The code begins by sorting all intervals so that overlapping regions can be merged in a single pass. The merging step builds the maximal zero-cost components of the line.

After that, the traversal simulates moving from left to right. The variable pos always represents the farthest point we can reach for free or after paying the accumulated walking cost. When pos is inside a merged segment, we extend it to the segment’s right endpoint without cost. When pos is before a segment, we pay exactly the gap to enter it.

A subtle point is that we always jump pos directly to r when inside a segment, because within a connected interval, all intermediate stops are reachable without cost, so there is no reason to stop earlier.

Worked Examples

Example 1

Input:

n = 10, k = 2
[2, 4]
[7, 9]

Merged segments:

Step Current Segment Action pos Cost
init - start 1 0
1 [2,4] walk 1→2 2 1
1 [2,4] extend to 4 4 1
2 [7,9] walk 4→7 7 4
2 [7,9] extend to 9 9 4
final - walk 9→10 10 5

Output is 5.

This trace shows that cost only accumulates when moving across uncovered gaps, while movement inside segments is free.

Example 2

Input:

n = 8, k = 3
[1,3]
[2,5]
[6,8]

Merged segments become:

[1,5], [6,8]

Step Segment pos before Action pos after Cost
1 [1,5] 1 inside, jump to 5 5 0
2 [6,8] 5 walk 5→6 8 1

Final cost is 1.

This shows why merging is essential. Without merging [1,3] and [2,5], one might incorrectly think multiple transitions are needed inside the overlap region.

Complexity Analysis

Measure Complexity Explanation
Time O(k log k) sorting intervals dominates, merging and sweep are linear
Space O(k) storing intervals and merged segments

The constraints allow up to 2 · 10^5 intervals per test case, so an O(k log k) solution is easily fast enough within 3 seconds, and the linear sweep keeps per-test overhead minimal.

Test Cases

import sys, io

def run(inp: str) -> str:
    sys.stdin = io.StringIO(inp)
    input = sys.stdin.readline

    def solve():
        t = int(input())
        out = []
        for _ in range(t):
            n, k = map(int, input().split())
            segs = []
            for _ in range(k):
                l, r = map(int, input().split())
                segs.append((l, r))

            if k == 0:
                out.append(str(n - 1))
                continue

            segs.sort()
            merged = []
            cl, cr = segs[0]

            for l, r in segs[1:]:
                if l <= cr:
                    cr = max(cr, r)
                else:
                    merged.append((cl, cr))
                    cl, cr = l, r
            merged.append((cl, cr))

            pos = 1
            ans = 0

            for l, r in merged:
                if pos > n:
                    break
                if r < pos:
                    continue
                if l <= pos <= r:
                    pos = r
                elif pos < l:
                    ans += l - pos
                    pos = r

            if pos < n:
                ans += n - pos

            out.append(str(ans))
        return "\n".join(out)

    return solve()

# sample-like cases
assert run("3\n3 1\n1 3\n5 2\n2 3\n3 4\n10 4\n1 3\n4 6\n5 7\n9 10\n") == "0\n4\n5", "basic sample style"

# no buses
assert run("1\n5 0\n") == "4", "no buses"

# full coverage
assert run("1\n5 1\n1 5\n") == "0", "single full interval"

# disjoint
assert run("1\n6 2\n2 3\n5 6\n") == "3", "two gaps"
Test input Expected output What it validates
no buses 4 pure walking baseline
full interval 0 zero-cost dominance
disjoint intervals 3 gap accumulation correctness

Edge Cases

A key edge case is when there are no bus routes at all. In that situation, the merged segment list is empty and the answer must fall back to pure walking from 1 to n. The algorithm handles this explicitly with the k == 0 check, producing n − 1, which matches the required distance along the line.

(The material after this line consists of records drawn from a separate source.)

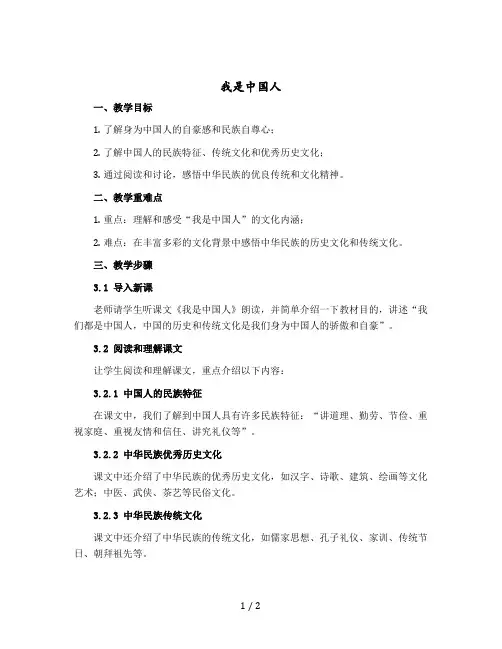 我是中国人

一、教学目标

1. 了解身为中国人的自豪感和民族自尊心；

2. 了解中国人的民族特征、传统文化和优秀历史文化；

3. 通过阅读和讨论，感悟中华民族的优良传统和文化精神。

二、教学重难点

1. 重点：理解和感受“我是中国人”的文化内涵；

2. 难点：在丰富多彩的文化背景中感悟中华民族的历史文化和传统文化。

三、教学步骤

3.1 导入新课

老师请学生听课文《我是中国人》朗读，并简单介绍一下教材目的，讲述“我们都是中国人，中国的历史和传统文化是我们身为中国人的骄傲和自豪”。

3.2 阅读和理解课文

让学生阅读和理解课文，重点介绍以下内容：

3.2.1 中国人的民族特征

在课文中，我们了解到中国人具有许多民族特征：“讲道理、勤劳、节俭、重视家庭、重视友情和信任、讲究礼仪等”。

3.2.2 中华民族优秀历史文化

课文中还介绍了中华民族的优秀历史文化，如汉字、诗歌、建筑、绘画等文化艺术；中医、武侠、茶艺等民俗文化。

3.2.3 中华民族传统文化

课文中还介绍了中华民族的传统文化，如儒家思想、孔子礼仪、家训、传统节日、朝拜祖先等。

1 / 2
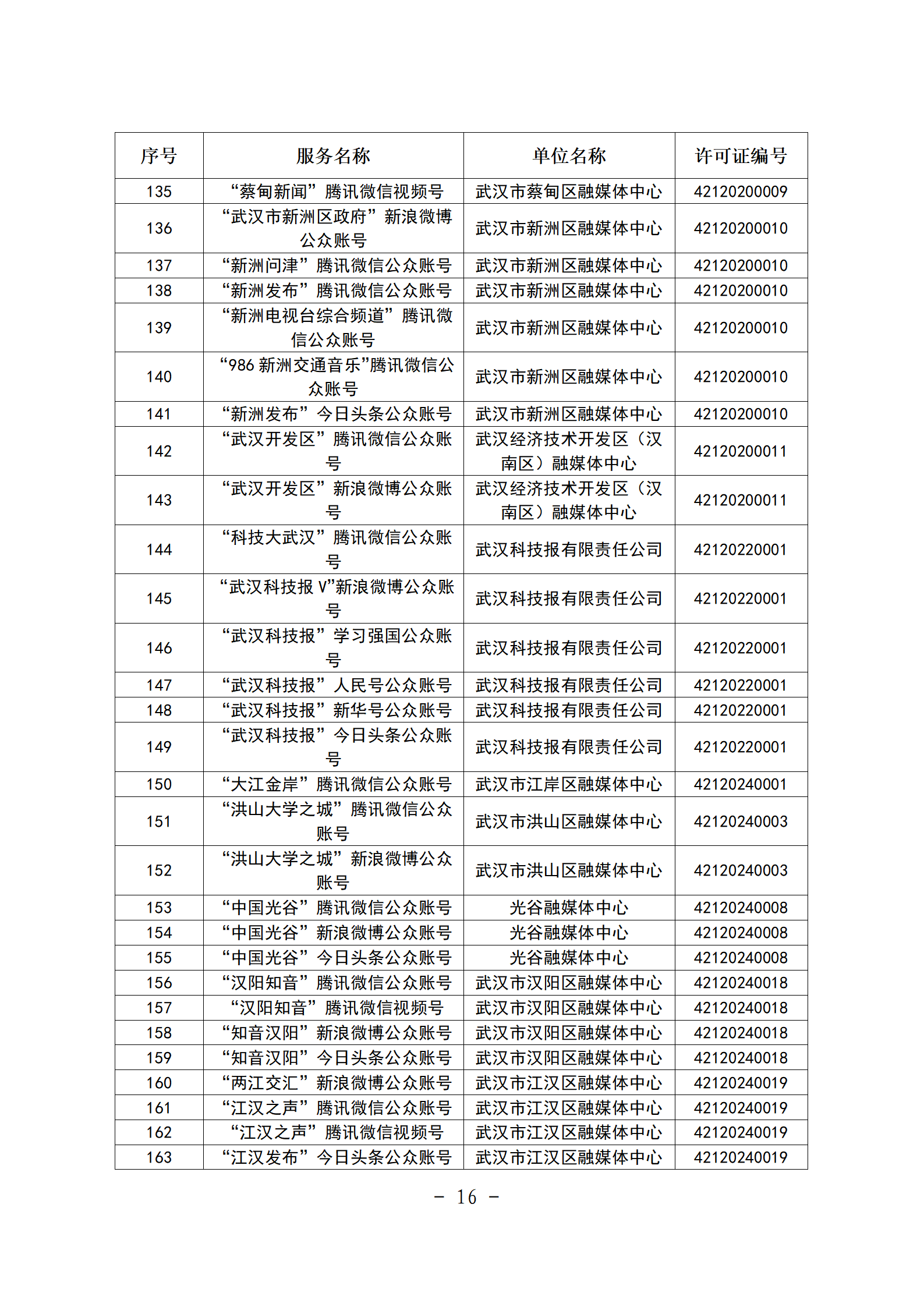 | 序号 | 服务名称 | 单位名称 | 许可证编号 |
|---|---|---|---|
| 135 | “蔡甸新闻”腾讯微信视频号 | 武汉市蔡甸区融媒体中心 | 42120200009 |
| 136 | “武汉市新洲区政府”新浪微博公众账号 | 武汉市新洲区融媒体中心 | 42120200010 |
| 137 | “新洲问津”腾讯微信公众账号 | 武汉市新洲区融媒体中心 | 42120200010 |
| 138 | “新洲发布”腾讯微信公众账号 | 武汉市新洲区融媒体中心 | 42120200010 |
| 139 | “新洲电视台综合频道”腾讯微信公众账号 | 武汉市新洲区融媒体中心 | 42120200010 |
| 140 | “986 新洲交通音乐”腾讯微信公众账号 | 武汉市新洲区融媒体中心 | 42120200010 |
| 141 | “新洲发布”今日头条公众账号 | 武汉市新洲区融媒体中心 | 42120200010 |
| 142 | “武汉开发区”腾讯微信公众账号 | 武汉经济技术开发区（汉南区）融媒体中心 | 42120200011 |
| 143 | “武汉开发区”新浪微博公众账号 | 武汉经济技术开发区（汉南区）融媒体中心 | 42120200011 |
| 144 | “科技大武汉”腾讯微信公众账号 | 武汉科技报有限责任公司 | 42120220001 |
| 145 | “武汉科技报 V”新浪微博公众账号 | 武汉科技报有限责任公司 | 42120220001 |
| 146 | “武汉科技报”学习强国公众账号 | 武汉科技报有限责任公司 | 42120220001 |
| 147 | “武汉科技报”人民号公众账号 | 武汉科技报有限责任公司 | 42120220001 |
| 148 | “武汉科技报”新华号公众账号 | 武汉科技报有限责任公司 | 42120220001 |
| 149 | “武汉科技报”今日头条公众账号 | 武汉科技报有限责任公司 | 42120220001 |
| 150 | “大江金岸”腾讯微信公众账号 | 武汉市江岸区融媒体中心 | 42120240001 |
| 151 | “洪山大学之城”腾讯微信公众账号 | 武汉市洪山区融媒体中心 | 42120240003 |
| 152 | “洪山大学之城”新浪微博公众账号 | 武汉市洪山区融媒体中心 | 42120240003 |
| 153 | “中国光谷”腾讯微信公众账号 | 光谷融媒体中心 | 42120240008 |
| 154 | “中国光谷”新浪微博公众账号 | 光谷融媒体中心 | 42120240008 |
| 155 | “中国光谷”今日头条公众账号 | 光谷融媒体中心 | 42120240008 |
| 156 | “汉阳知音”腾讯微信公众账号 | 武汉市汉阳区融媒体中心 | 42120240018 |
| 157 | “汉阳知音”腾讯微信视频号 | 武汉市汉阳区融媒体中心 | 42120240018 |
| 158 | “知音汉阳”新浪微博公众账号 | 武汉市汉阳区融媒体中心 | 42120240018 |
| 159 | “知音汉阳”今日头条公众账号 | 武汉市汉阳区融媒体中心 | 42120240018 |
| 160 | “两江交汇”新浪微博公众账号 | 武汉市江汉区融媒体中心 | 42120240019 |
| 161 | “江汉之声”腾讯微信公众账号 | 武汉市江汉区融媒体中心 | 42120240019 |
| 162 | “江汉之声”腾讯微信视频号 | 武汉市江汉区融媒体中心 | 42120240019 |
| 163 | “江汉发布”今日头条公众账号 | 武汉市江汉区融媒体中心 | 42120240019 |

－ 16 －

Another subtle case occurs when a bus interval starts exactly at position 1. The algorithm treats this correctly because the initial position is considered inside the first merged segment if 1 lies within it, allowing immediate free expansion to the segment’s right endpoint.

A final important case is tightly chained intervals such as [1,2], [2,3], [3,4]. Even though no pair fully overlaps except at endpoints, the merge step correctly unifies them into a single segment, ensuring that the algorithm does not incorrectly charge walking between intermediate stops.